Giuseppe Garibaldi Was a Proud Internationalist

On this day in 1882, Giuseppe Garibaldi died after a lifetime fighting for a united Italy. He combined his patriotism with a proud internationalism — and a thirst for freedom that inspired working-class struggles throughout the twentieth century.

Giuseppe Garibaldi poses for a portrait in 1867. (Wikimedia Commons)

June 2 marks the anniversary of the Italian Republic. That day in 1946, a year after the overthrow of Benito Mussolini’s Fascist regime, an institutional referendum was held together with the vote for the Constituent Assembly. It was also the first time that women voted in a national election, as Paola Cortellesi’s recent film C’è ancora domani reminded us. Most Italians voted for the republic, leading to King Umberto II’s exile to Portugal, then ruled by dictator António de Oliveira Salazar. For the first time since national unification, Italy became a republic.

But June 2 is also another anniversary in Italian history: it is the day on which Giuseppe Garibaldi died, in 1882. He had ardently dreamt of this republic, but in vain, in his later years having to settle for Italian unification under the monarchy.

▶ [ASSIGNMENT 1]:
Reproduce the text of the Garibaldi article between "Giuseppe Garibaldi poses" and "under the monarchy.", inclusive.
▶ [ASSIGNMENT 2]:
In the Garibaldi article, where did King Umberto II go into exile after the 1946 referendum?

▶ [INFORMATION SUPPLIED]:

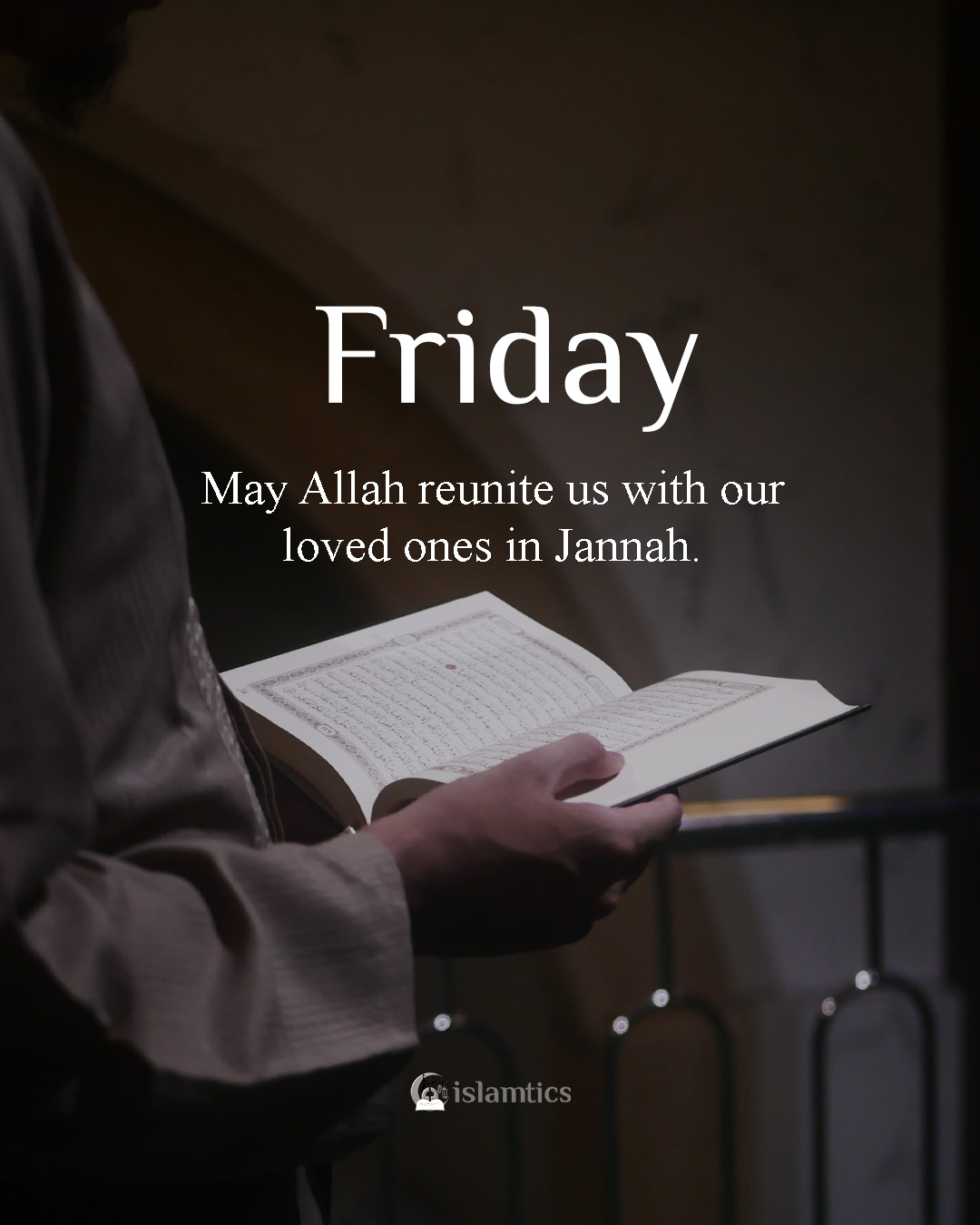 May Allah reunite us with our loved ones | islamtics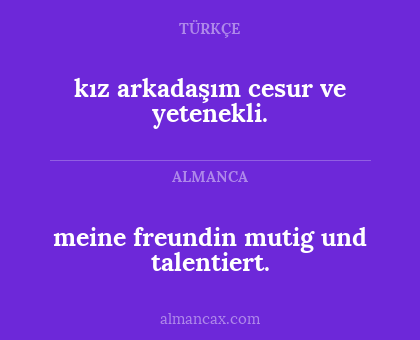 kız arkadaşım cesur ve yetenekli. - meine freundin mutig und talentiert.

▶ [RESPONSE 1]:
Giuseppe Garibaldi poses for a portrait in 1867. (Wikimedia Commons)

June 2 marks the anniversary of the Italian Republic. That day in 1946, a year after the overthrow of Benito Mussolini’s Fascist regime, an institutional referendum was held together with the vote for the Constituent Assembly. It was also the first time that women voted in a national election, as Paola Cortellesi’s recent film C’è ancora domani reminded us. Most Italians voted for the republic, leading to King Umberto II’s exile to Portugal, then ruled by dictator António de Oliveira Salazar. For the first time since national unification, Italy became a republic.

But June 2 is also another anniversary in Italian history: it is the day on which Giuseppe Garibaldi died, in 1882. He had ardently dreamt of this republic, but in vain, in his later years having to settle for Italian unification under the monarchy.

▶ [RESPONSE 2]:
Portugal